Standard train test split

In [None]:
X_train, X_test, y_train, y_test = train_test_split(X_selection, y, random_state=42)

## Model

XGB is often used for tabular data for many reasons and it's potential was again showed in the recent paper [Tabular Data: Deep Learning is Not All You Need](https://arxiv.org/abs/2106.03253).

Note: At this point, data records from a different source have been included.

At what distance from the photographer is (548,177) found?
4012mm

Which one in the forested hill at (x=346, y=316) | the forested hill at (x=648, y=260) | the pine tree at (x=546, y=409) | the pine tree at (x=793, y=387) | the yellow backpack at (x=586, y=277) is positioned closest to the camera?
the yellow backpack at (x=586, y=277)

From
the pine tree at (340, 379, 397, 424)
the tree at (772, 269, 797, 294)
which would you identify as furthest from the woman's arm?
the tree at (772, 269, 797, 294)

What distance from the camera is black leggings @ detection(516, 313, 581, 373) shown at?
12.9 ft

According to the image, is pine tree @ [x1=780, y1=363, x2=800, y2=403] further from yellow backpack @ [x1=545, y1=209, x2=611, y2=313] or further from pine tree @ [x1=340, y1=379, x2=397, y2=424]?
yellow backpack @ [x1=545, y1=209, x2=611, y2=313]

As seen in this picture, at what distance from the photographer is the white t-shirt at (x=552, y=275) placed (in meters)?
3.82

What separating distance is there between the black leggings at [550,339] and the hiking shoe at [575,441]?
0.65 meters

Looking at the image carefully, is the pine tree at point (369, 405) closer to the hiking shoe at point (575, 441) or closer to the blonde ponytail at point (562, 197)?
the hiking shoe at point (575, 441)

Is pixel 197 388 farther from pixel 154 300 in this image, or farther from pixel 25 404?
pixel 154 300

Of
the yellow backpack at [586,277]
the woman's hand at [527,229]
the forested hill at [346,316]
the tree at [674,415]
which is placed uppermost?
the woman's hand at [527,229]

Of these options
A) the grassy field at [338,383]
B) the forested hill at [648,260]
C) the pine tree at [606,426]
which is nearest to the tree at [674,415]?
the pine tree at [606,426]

The hyperopt package is used to maximize the AUC while finding the best hyperparameters.

In [None]:
from hyperopt import STATUS_OK, Trials, fmin, hp, tpe
import warnings
warnings.filterwarnings('ignore')

space = {'max_depth': hp.quniform("max_depth", 3, 18, 1),
         'gamma': hp.uniform('gamma', 1, 9),
         'reg_alpha': hp.quniform('reg_alpha', 40, 180, 1),
         'reg_lambda': hp.uniform('reg_lambda', 0, 1),
         'colsample_bytree': hp.uniform('colsample_bytree', 0.5, 1),
         'min_child_weight': hp.quniform('min_child_weight', 0, 10, 1),
         'n_estimators': 1000,
         'seed': 0
         }

def objective(space):
    clf = xgb.XGBClassifier(
        use_label_encoder=False,n_jobs=-1,
        n_estimators=space['n_estimators'], max_depth=int(space['max_depth']), gamma=space['gamma'],
        reg_alpha=int(space['reg_alpha']), min_child_weight=int(space['min_child_weight']),
        colsample_bytree=int(space['colsample_bytree']))

    evaluation = [(X_train, y_train.values.ravel()),
                  (X_test, y_test.values.ravel())]

    clf.fit(X_train, y_train.values.ravel(),
            eval_set=evaluation, eval_metric="auc",
            early_stopping_rounds=10, verbose=False)

    pred = clf.predict(X_test)
    accuracy = f1_score(y_test.values.ravel(), pred, average='micro')
    return {'loss': -accuracy, 'status': STATUS_OK}

In [None]:
trials = Trials()

best_hyperparams = fmin(fn = objective,
                        space = space,
                        algo = tpe.suggest,
                        max_evals = 500,
                        trials = trials)

best_xgb = xgb.XGBClassifier(best_hyperparams)
best_xgb.fit(X_train, y_train.values.ravel(), verbose=False)

In [None]:
print(f1_score(y_test, best_xgb.predict(X_test), average=None))
print(f1_score(y_test, best_xgb.predict(X_test), average='micro'))

Before using the model on the submission, it was finetuned on the whole data, since we should make use of all data we have.